20. A voltage regulator for controlling an output voltage, comprising:

a means for receiving at least an input voltage and a reference voltage, wherein the input circuit is arranged to provide the ramping of a starting voltage for initially energizing at least one component of the voltage regulator in response to an enable signal;

an error amplifier that further includes:

a means for separately arranging two complementary differential pairs, wherein at least a portion of the input voltage and the reference voltage are comparable by at least these two differential pairs, and wherein at least a first one of the differential pairs is disabled if a low load current state is sensed at an output terminal;

a means for a push pull configuration that provides a representation of the output voltage based on the comparison of the input voltage and the reference voltage, wherein a second one of the differential pairs is arranged to provide the comparison of the input voltage and the reference voltage to the means for the push pull configuration at least a portion of the time that the first one of the differential pairs is disabled; and

a means for compensating for phase shift with at least one resistive-capacitive (RC) network, wherein each component of the network is disposed within the voltage regulator; and

a means for providing the output current/voltage to a load at the output terminal.
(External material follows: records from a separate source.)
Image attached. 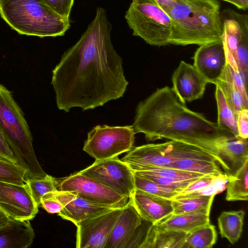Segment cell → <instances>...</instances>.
Returning a JSON list of instances; mask_svg holds the SVG:
<instances>
[{
  "mask_svg": "<svg viewBox=\"0 0 248 248\" xmlns=\"http://www.w3.org/2000/svg\"><path fill=\"white\" fill-rule=\"evenodd\" d=\"M111 29L106 10L98 7L85 32L53 70L51 84L59 109L85 111L123 96L128 82L111 42Z\"/></svg>",
  "mask_w": 248,
  "mask_h": 248,
  "instance_id": "cell-1",
  "label": "cell"
},
{
  "mask_svg": "<svg viewBox=\"0 0 248 248\" xmlns=\"http://www.w3.org/2000/svg\"><path fill=\"white\" fill-rule=\"evenodd\" d=\"M132 126L136 134H144L149 140L166 139L198 146L211 154L220 166L216 144L233 136L187 108L168 86L157 89L138 104Z\"/></svg>",
  "mask_w": 248,
  "mask_h": 248,
  "instance_id": "cell-2",
  "label": "cell"
},
{
  "mask_svg": "<svg viewBox=\"0 0 248 248\" xmlns=\"http://www.w3.org/2000/svg\"><path fill=\"white\" fill-rule=\"evenodd\" d=\"M170 17V45L199 46L222 41L223 25L218 0H155Z\"/></svg>",
  "mask_w": 248,
  "mask_h": 248,
  "instance_id": "cell-3",
  "label": "cell"
},
{
  "mask_svg": "<svg viewBox=\"0 0 248 248\" xmlns=\"http://www.w3.org/2000/svg\"><path fill=\"white\" fill-rule=\"evenodd\" d=\"M0 130L18 165L26 170L27 179L42 178L46 175L36 156L32 135L24 113L11 92L1 84Z\"/></svg>",
  "mask_w": 248,
  "mask_h": 248,
  "instance_id": "cell-4",
  "label": "cell"
},
{
  "mask_svg": "<svg viewBox=\"0 0 248 248\" xmlns=\"http://www.w3.org/2000/svg\"><path fill=\"white\" fill-rule=\"evenodd\" d=\"M0 15L21 34L62 36L70 27L69 18L57 14L43 0H0Z\"/></svg>",
  "mask_w": 248,
  "mask_h": 248,
  "instance_id": "cell-5",
  "label": "cell"
},
{
  "mask_svg": "<svg viewBox=\"0 0 248 248\" xmlns=\"http://www.w3.org/2000/svg\"><path fill=\"white\" fill-rule=\"evenodd\" d=\"M125 18L133 35L147 44L157 46L170 45L171 21L155 0H132Z\"/></svg>",
  "mask_w": 248,
  "mask_h": 248,
  "instance_id": "cell-6",
  "label": "cell"
},
{
  "mask_svg": "<svg viewBox=\"0 0 248 248\" xmlns=\"http://www.w3.org/2000/svg\"><path fill=\"white\" fill-rule=\"evenodd\" d=\"M187 158L216 159L211 154L198 146L172 140L134 147L131 153L132 163L139 167H170L175 162Z\"/></svg>",
  "mask_w": 248,
  "mask_h": 248,
  "instance_id": "cell-7",
  "label": "cell"
},
{
  "mask_svg": "<svg viewBox=\"0 0 248 248\" xmlns=\"http://www.w3.org/2000/svg\"><path fill=\"white\" fill-rule=\"evenodd\" d=\"M135 134L132 125H97L88 133L83 150L96 160L115 157L133 148Z\"/></svg>",
  "mask_w": 248,
  "mask_h": 248,
  "instance_id": "cell-8",
  "label": "cell"
},
{
  "mask_svg": "<svg viewBox=\"0 0 248 248\" xmlns=\"http://www.w3.org/2000/svg\"><path fill=\"white\" fill-rule=\"evenodd\" d=\"M55 180L57 190L74 191L90 201L111 208H123L129 199L80 171L64 178H55Z\"/></svg>",
  "mask_w": 248,
  "mask_h": 248,
  "instance_id": "cell-9",
  "label": "cell"
},
{
  "mask_svg": "<svg viewBox=\"0 0 248 248\" xmlns=\"http://www.w3.org/2000/svg\"><path fill=\"white\" fill-rule=\"evenodd\" d=\"M80 172L129 198L135 190L133 171L118 156L95 160Z\"/></svg>",
  "mask_w": 248,
  "mask_h": 248,
  "instance_id": "cell-10",
  "label": "cell"
},
{
  "mask_svg": "<svg viewBox=\"0 0 248 248\" xmlns=\"http://www.w3.org/2000/svg\"><path fill=\"white\" fill-rule=\"evenodd\" d=\"M123 208L111 209L78 223L76 248H105Z\"/></svg>",
  "mask_w": 248,
  "mask_h": 248,
  "instance_id": "cell-11",
  "label": "cell"
},
{
  "mask_svg": "<svg viewBox=\"0 0 248 248\" xmlns=\"http://www.w3.org/2000/svg\"><path fill=\"white\" fill-rule=\"evenodd\" d=\"M26 184L0 181V209L10 218L32 220L38 212Z\"/></svg>",
  "mask_w": 248,
  "mask_h": 248,
  "instance_id": "cell-12",
  "label": "cell"
},
{
  "mask_svg": "<svg viewBox=\"0 0 248 248\" xmlns=\"http://www.w3.org/2000/svg\"><path fill=\"white\" fill-rule=\"evenodd\" d=\"M193 59V66L207 83L215 84L227 64L222 40L200 46Z\"/></svg>",
  "mask_w": 248,
  "mask_h": 248,
  "instance_id": "cell-13",
  "label": "cell"
},
{
  "mask_svg": "<svg viewBox=\"0 0 248 248\" xmlns=\"http://www.w3.org/2000/svg\"><path fill=\"white\" fill-rule=\"evenodd\" d=\"M171 81V89L183 104L202 97L208 83L193 65L183 61L174 71Z\"/></svg>",
  "mask_w": 248,
  "mask_h": 248,
  "instance_id": "cell-14",
  "label": "cell"
},
{
  "mask_svg": "<svg viewBox=\"0 0 248 248\" xmlns=\"http://www.w3.org/2000/svg\"><path fill=\"white\" fill-rule=\"evenodd\" d=\"M53 193L63 206L58 215L76 226L83 220L113 209L90 201L74 191L57 190Z\"/></svg>",
  "mask_w": 248,
  "mask_h": 248,
  "instance_id": "cell-15",
  "label": "cell"
},
{
  "mask_svg": "<svg viewBox=\"0 0 248 248\" xmlns=\"http://www.w3.org/2000/svg\"><path fill=\"white\" fill-rule=\"evenodd\" d=\"M216 148L221 167L229 176L235 175L248 161V139L228 136L218 141Z\"/></svg>",
  "mask_w": 248,
  "mask_h": 248,
  "instance_id": "cell-16",
  "label": "cell"
},
{
  "mask_svg": "<svg viewBox=\"0 0 248 248\" xmlns=\"http://www.w3.org/2000/svg\"><path fill=\"white\" fill-rule=\"evenodd\" d=\"M142 220L155 224L172 215L170 199L135 189L129 198Z\"/></svg>",
  "mask_w": 248,
  "mask_h": 248,
  "instance_id": "cell-17",
  "label": "cell"
},
{
  "mask_svg": "<svg viewBox=\"0 0 248 248\" xmlns=\"http://www.w3.org/2000/svg\"><path fill=\"white\" fill-rule=\"evenodd\" d=\"M141 222V217L129 198L111 232L105 248H125Z\"/></svg>",
  "mask_w": 248,
  "mask_h": 248,
  "instance_id": "cell-18",
  "label": "cell"
},
{
  "mask_svg": "<svg viewBox=\"0 0 248 248\" xmlns=\"http://www.w3.org/2000/svg\"><path fill=\"white\" fill-rule=\"evenodd\" d=\"M34 236L30 220L10 219L0 229V248H28Z\"/></svg>",
  "mask_w": 248,
  "mask_h": 248,
  "instance_id": "cell-19",
  "label": "cell"
},
{
  "mask_svg": "<svg viewBox=\"0 0 248 248\" xmlns=\"http://www.w3.org/2000/svg\"><path fill=\"white\" fill-rule=\"evenodd\" d=\"M209 210H202L178 215H171L155 224L153 226L157 231H176L188 233L210 223Z\"/></svg>",
  "mask_w": 248,
  "mask_h": 248,
  "instance_id": "cell-20",
  "label": "cell"
},
{
  "mask_svg": "<svg viewBox=\"0 0 248 248\" xmlns=\"http://www.w3.org/2000/svg\"><path fill=\"white\" fill-rule=\"evenodd\" d=\"M187 234L182 231H157L152 224L143 248H187Z\"/></svg>",
  "mask_w": 248,
  "mask_h": 248,
  "instance_id": "cell-21",
  "label": "cell"
},
{
  "mask_svg": "<svg viewBox=\"0 0 248 248\" xmlns=\"http://www.w3.org/2000/svg\"><path fill=\"white\" fill-rule=\"evenodd\" d=\"M245 212L243 210L224 211L218 217V226L222 238L227 239L232 244L241 236Z\"/></svg>",
  "mask_w": 248,
  "mask_h": 248,
  "instance_id": "cell-22",
  "label": "cell"
},
{
  "mask_svg": "<svg viewBox=\"0 0 248 248\" xmlns=\"http://www.w3.org/2000/svg\"><path fill=\"white\" fill-rule=\"evenodd\" d=\"M216 84L220 87L228 104L237 115L242 109H248V107L246 105L234 83L227 63L222 74L215 85Z\"/></svg>",
  "mask_w": 248,
  "mask_h": 248,
  "instance_id": "cell-23",
  "label": "cell"
},
{
  "mask_svg": "<svg viewBox=\"0 0 248 248\" xmlns=\"http://www.w3.org/2000/svg\"><path fill=\"white\" fill-rule=\"evenodd\" d=\"M215 98L217 108V124L220 129L235 137L238 136L237 115L228 104L220 87L216 84Z\"/></svg>",
  "mask_w": 248,
  "mask_h": 248,
  "instance_id": "cell-24",
  "label": "cell"
},
{
  "mask_svg": "<svg viewBox=\"0 0 248 248\" xmlns=\"http://www.w3.org/2000/svg\"><path fill=\"white\" fill-rule=\"evenodd\" d=\"M220 165L213 158H187L180 159L170 167L200 173L205 175H217L222 173Z\"/></svg>",
  "mask_w": 248,
  "mask_h": 248,
  "instance_id": "cell-25",
  "label": "cell"
},
{
  "mask_svg": "<svg viewBox=\"0 0 248 248\" xmlns=\"http://www.w3.org/2000/svg\"><path fill=\"white\" fill-rule=\"evenodd\" d=\"M248 161L235 175L229 176L226 200L229 202L247 201L248 199Z\"/></svg>",
  "mask_w": 248,
  "mask_h": 248,
  "instance_id": "cell-26",
  "label": "cell"
},
{
  "mask_svg": "<svg viewBox=\"0 0 248 248\" xmlns=\"http://www.w3.org/2000/svg\"><path fill=\"white\" fill-rule=\"evenodd\" d=\"M215 196H194L171 200L173 209L172 215L202 210L210 211Z\"/></svg>",
  "mask_w": 248,
  "mask_h": 248,
  "instance_id": "cell-27",
  "label": "cell"
},
{
  "mask_svg": "<svg viewBox=\"0 0 248 248\" xmlns=\"http://www.w3.org/2000/svg\"><path fill=\"white\" fill-rule=\"evenodd\" d=\"M217 239L215 226L209 223L187 233V248H211Z\"/></svg>",
  "mask_w": 248,
  "mask_h": 248,
  "instance_id": "cell-28",
  "label": "cell"
},
{
  "mask_svg": "<svg viewBox=\"0 0 248 248\" xmlns=\"http://www.w3.org/2000/svg\"><path fill=\"white\" fill-rule=\"evenodd\" d=\"M131 169L133 171H144L181 181L197 180L206 175L205 174L195 172L158 166H144L134 168Z\"/></svg>",
  "mask_w": 248,
  "mask_h": 248,
  "instance_id": "cell-29",
  "label": "cell"
},
{
  "mask_svg": "<svg viewBox=\"0 0 248 248\" xmlns=\"http://www.w3.org/2000/svg\"><path fill=\"white\" fill-rule=\"evenodd\" d=\"M31 195L38 206L42 197L45 194L57 190L55 178L46 174L42 178L27 179L26 182Z\"/></svg>",
  "mask_w": 248,
  "mask_h": 248,
  "instance_id": "cell-30",
  "label": "cell"
},
{
  "mask_svg": "<svg viewBox=\"0 0 248 248\" xmlns=\"http://www.w3.org/2000/svg\"><path fill=\"white\" fill-rule=\"evenodd\" d=\"M27 179L26 171L22 167L0 156V181L24 185Z\"/></svg>",
  "mask_w": 248,
  "mask_h": 248,
  "instance_id": "cell-31",
  "label": "cell"
},
{
  "mask_svg": "<svg viewBox=\"0 0 248 248\" xmlns=\"http://www.w3.org/2000/svg\"><path fill=\"white\" fill-rule=\"evenodd\" d=\"M135 189L147 193L163 198L171 199L178 194V192L160 185L144 176L134 172Z\"/></svg>",
  "mask_w": 248,
  "mask_h": 248,
  "instance_id": "cell-32",
  "label": "cell"
},
{
  "mask_svg": "<svg viewBox=\"0 0 248 248\" xmlns=\"http://www.w3.org/2000/svg\"><path fill=\"white\" fill-rule=\"evenodd\" d=\"M229 176L224 172L214 177L212 181L203 188L185 195L174 196L170 200L194 196H215L226 189Z\"/></svg>",
  "mask_w": 248,
  "mask_h": 248,
  "instance_id": "cell-33",
  "label": "cell"
},
{
  "mask_svg": "<svg viewBox=\"0 0 248 248\" xmlns=\"http://www.w3.org/2000/svg\"><path fill=\"white\" fill-rule=\"evenodd\" d=\"M133 172L149 179L160 185L170 188L177 192L178 193L185 189L189 184L196 180H192L181 181L144 171H138Z\"/></svg>",
  "mask_w": 248,
  "mask_h": 248,
  "instance_id": "cell-34",
  "label": "cell"
},
{
  "mask_svg": "<svg viewBox=\"0 0 248 248\" xmlns=\"http://www.w3.org/2000/svg\"><path fill=\"white\" fill-rule=\"evenodd\" d=\"M237 59L239 67L247 80L248 79V34L245 35L239 43Z\"/></svg>",
  "mask_w": 248,
  "mask_h": 248,
  "instance_id": "cell-35",
  "label": "cell"
},
{
  "mask_svg": "<svg viewBox=\"0 0 248 248\" xmlns=\"http://www.w3.org/2000/svg\"><path fill=\"white\" fill-rule=\"evenodd\" d=\"M51 9L62 16L69 18L74 0H43Z\"/></svg>",
  "mask_w": 248,
  "mask_h": 248,
  "instance_id": "cell-36",
  "label": "cell"
},
{
  "mask_svg": "<svg viewBox=\"0 0 248 248\" xmlns=\"http://www.w3.org/2000/svg\"><path fill=\"white\" fill-rule=\"evenodd\" d=\"M40 205L50 214H58L63 208L62 204L55 196L53 192L48 193L42 197Z\"/></svg>",
  "mask_w": 248,
  "mask_h": 248,
  "instance_id": "cell-37",
  "label": "cell"
},
{
  "mask_svg": "<svg viewBox=\"0 0 248 248\" xmlns=\"http://www.w3.org/2000/svg\"><path fill=\"white\" fill-rule=\"evenodd\" d=\"M215 176L216 175L212 174L206 175L199 178L189 184L185 189L179 192L175 196L185 195L203 188L212 181Z\"/></svg>",
  "mask_w": 248,
  "mask_h": 248,
  "instance_id": "cell-38",
  "label": "cell"
},
{
  "mask_svg": "<svg viewBox=\"0 0 248 248\" xmlns=\"http://www.w3.org/2000/svg\"><path fill=\"white\" fill-rule=\"evenodd\" d=\"M237 125L238 136L244 139L248 138V109L240 110L237 114Z\"/></svg>",
  "mask_w": 248,
  "mask_h": 248,
  "instance_id": "cell-39",
  "label": "cell"
},
{
  "mask_svg": "<svg viewBox=\"0 0 248 248\" xmlns=\"http://www.w3.org/2000/svg\"><path fill=\"white\" fill-rule=\"evenodd\" d=\"M0 156L17 164L16 157L0 130Z\"/></svg>",
  "mask_w": 248,
  "mask_h": 248,
  "instance_id": "cell-40",
  "label": "cell"
},
{
  "mask_svg": "<svg viewBox=\"0 0 248 248\" xmlns=\"http://www.w3.org/2000/svg\"><path fill=\"white\" fill-rule=\"evenodd\" d=\"M227 2L234 5L239 9L246 10L247 9L239 0H220Z\"/></svg>",
  "mask_w": 248,
  "mask_h": 248,
  "instance_id": "cell-41",
  "label": "cell"
},
{
  "mask_svg": "<svg viewBox=\"0 0 248 248\" xmlns=\"http://www.w3.org/2000/svg\"><path fill=\"white\" fill-rule=\"evenodd\" d=\"M10 218L0 209V229L5 226Z\"/></svg>",
  "mask_w": 248,
  "mask_h": 248,
  "instance_id": "cell-42",
  "label": "cell"
},
{
  "mask_svg": "<svg viewBox=\"0 0 248 248\" xmlns=\"http://www.w3.org/2000/svg\"><path fill=\"white\" fill-rule=\"evenodd\" d=\"M242 4L244 6L246 9L248 7V0H239Z\"/></svg>",
  "mask_w": 248,
  "mask_h": 248,
  "instance_id": "cell-43",
  "label": "cell"
}]
</instances>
21. The regulator of claim 1, wherein the at least one RC networks includes a first RC network and a second RC network, and wherein the first RC network includes a first resistor that is coupled in series to a first capacitor, the first capacitor is further coupled to the output of the second stage, and the first resistor is further coupled to the gate of the PMOS transistor of the second stage, and wherein the second RC network includes a second resistor that is coupled in series to a second capacitor, the second capacitor is further coupled to the output of the second stage, and the second resistor is further coupled to the gate of the nmos transistor of the second stage.